Following the court’s decision, Stephen Cozen, attorney for SugarHouse, issued a statement saying that the ruling “validated a position which we and the prior city government always believed was correct.” Cozen was unavailable to comment on the four lawmakers’ statement by deadline.

Teresa Gillen, Nutter’s senior advisor for economic development, tells GlobeSt.com the Nutter administration has reviewed the court ruling. “We’re now having internal conversations about it to determine the next steps,” Gillen says.

The court’s ruling was revealed the day after Foxwoods Development Corp. met with the Nutter administration and Gov. Ed Rendell’s office, and later issued a statement saying it had agreed “in principle” to consider alternative sites for its own planned waterfront casino, Foxwoods Philadelphia. A Foxwoods spokeswoman tells GlobeSt.com that relocating the casino would pose obstacles. Both SugarHouse and Foxwoods Philadelphia were the subject of a study ordered by the Nutter administration that concluded the two casinos do not fit in with the vision for redeveloping seven miles of Delaware waterfront.
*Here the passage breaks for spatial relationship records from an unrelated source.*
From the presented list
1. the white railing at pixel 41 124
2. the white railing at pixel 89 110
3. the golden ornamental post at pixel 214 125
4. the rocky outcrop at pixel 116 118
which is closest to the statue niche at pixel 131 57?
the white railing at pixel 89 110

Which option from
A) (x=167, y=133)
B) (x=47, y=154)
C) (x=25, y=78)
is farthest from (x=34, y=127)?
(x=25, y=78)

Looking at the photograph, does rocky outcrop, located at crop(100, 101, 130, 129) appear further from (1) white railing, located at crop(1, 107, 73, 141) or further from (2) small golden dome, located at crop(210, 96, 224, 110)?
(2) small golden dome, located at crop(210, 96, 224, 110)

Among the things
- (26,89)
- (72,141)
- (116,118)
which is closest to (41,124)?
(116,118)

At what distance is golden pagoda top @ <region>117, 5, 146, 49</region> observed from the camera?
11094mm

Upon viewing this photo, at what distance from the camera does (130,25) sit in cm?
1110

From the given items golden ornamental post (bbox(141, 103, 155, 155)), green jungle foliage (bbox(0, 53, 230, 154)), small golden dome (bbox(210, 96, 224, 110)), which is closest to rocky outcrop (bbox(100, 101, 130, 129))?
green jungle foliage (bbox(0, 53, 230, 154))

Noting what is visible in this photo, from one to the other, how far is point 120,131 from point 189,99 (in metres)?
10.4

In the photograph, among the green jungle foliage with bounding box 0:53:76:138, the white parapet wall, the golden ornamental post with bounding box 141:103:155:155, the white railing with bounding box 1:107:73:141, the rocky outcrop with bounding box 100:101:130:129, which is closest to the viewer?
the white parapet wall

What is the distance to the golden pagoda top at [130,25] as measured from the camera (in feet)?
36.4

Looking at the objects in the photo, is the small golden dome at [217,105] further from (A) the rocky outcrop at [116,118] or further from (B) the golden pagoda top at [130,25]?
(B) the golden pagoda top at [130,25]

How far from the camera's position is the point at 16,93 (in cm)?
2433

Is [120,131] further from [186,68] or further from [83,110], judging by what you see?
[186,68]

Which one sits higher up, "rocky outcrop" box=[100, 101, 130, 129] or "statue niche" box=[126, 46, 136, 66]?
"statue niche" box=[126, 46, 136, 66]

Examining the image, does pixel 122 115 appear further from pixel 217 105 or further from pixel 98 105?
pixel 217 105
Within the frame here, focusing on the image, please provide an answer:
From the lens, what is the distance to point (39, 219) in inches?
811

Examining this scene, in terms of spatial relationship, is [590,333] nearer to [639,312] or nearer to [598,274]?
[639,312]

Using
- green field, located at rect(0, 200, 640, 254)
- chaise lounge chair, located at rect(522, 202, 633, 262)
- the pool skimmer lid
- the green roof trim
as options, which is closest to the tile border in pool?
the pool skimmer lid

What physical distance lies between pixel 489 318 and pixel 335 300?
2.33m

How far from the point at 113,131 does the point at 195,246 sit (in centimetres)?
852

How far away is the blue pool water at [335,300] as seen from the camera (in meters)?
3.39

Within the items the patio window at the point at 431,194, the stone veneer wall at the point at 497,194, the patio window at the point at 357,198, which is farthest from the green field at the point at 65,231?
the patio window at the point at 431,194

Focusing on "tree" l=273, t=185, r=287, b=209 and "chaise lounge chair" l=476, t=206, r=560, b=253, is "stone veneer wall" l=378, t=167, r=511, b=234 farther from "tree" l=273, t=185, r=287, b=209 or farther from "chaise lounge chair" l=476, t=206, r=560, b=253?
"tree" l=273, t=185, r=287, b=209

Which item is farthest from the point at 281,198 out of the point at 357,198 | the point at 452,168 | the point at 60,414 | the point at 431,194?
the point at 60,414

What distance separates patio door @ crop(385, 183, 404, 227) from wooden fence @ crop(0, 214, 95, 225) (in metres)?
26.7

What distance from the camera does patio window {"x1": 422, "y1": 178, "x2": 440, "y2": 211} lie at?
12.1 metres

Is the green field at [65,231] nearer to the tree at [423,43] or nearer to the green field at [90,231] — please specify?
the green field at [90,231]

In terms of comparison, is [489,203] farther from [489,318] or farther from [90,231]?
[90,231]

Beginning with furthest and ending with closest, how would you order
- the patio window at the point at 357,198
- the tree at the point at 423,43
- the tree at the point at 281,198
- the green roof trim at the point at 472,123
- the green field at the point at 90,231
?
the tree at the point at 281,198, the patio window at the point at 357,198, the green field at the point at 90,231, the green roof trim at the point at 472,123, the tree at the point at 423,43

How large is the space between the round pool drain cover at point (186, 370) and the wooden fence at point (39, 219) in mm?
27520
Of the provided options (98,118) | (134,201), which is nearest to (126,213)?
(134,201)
The study, prepared by PennPraxis, a nonprofit urban planning group which also prepared the civic vision for waterfront development, said the two casinos might work better elsewhere.

The Foxwoods spokeswoman says the court’s ruling in favor of SugarHouse does not change Foxwoods’ position on considering alternative sites, and adds the company has no comment on the call for action issued by O’Brien, Keller, Fumo and Stack. Last April, the court had ruled in favor of Foxwoods Philadelphia, granting it commercial entertainment district status after the Nutter administration attempted to block the project. In July, Foxwoods petitioned the court to appoint a special master who would enforce the Court’s April decision; the company spokeswoman says “we are still awaiting a ruling” from the court on that petition.

In common with Foxwoods, the SugarHouse developers have maintained that they will build their casino along the waterfront. However, Rendell is convening a meeting after Labor Day between his administration, the city and HSP to discuss the possibility of resiting, Gillen tells GlobeSt.com.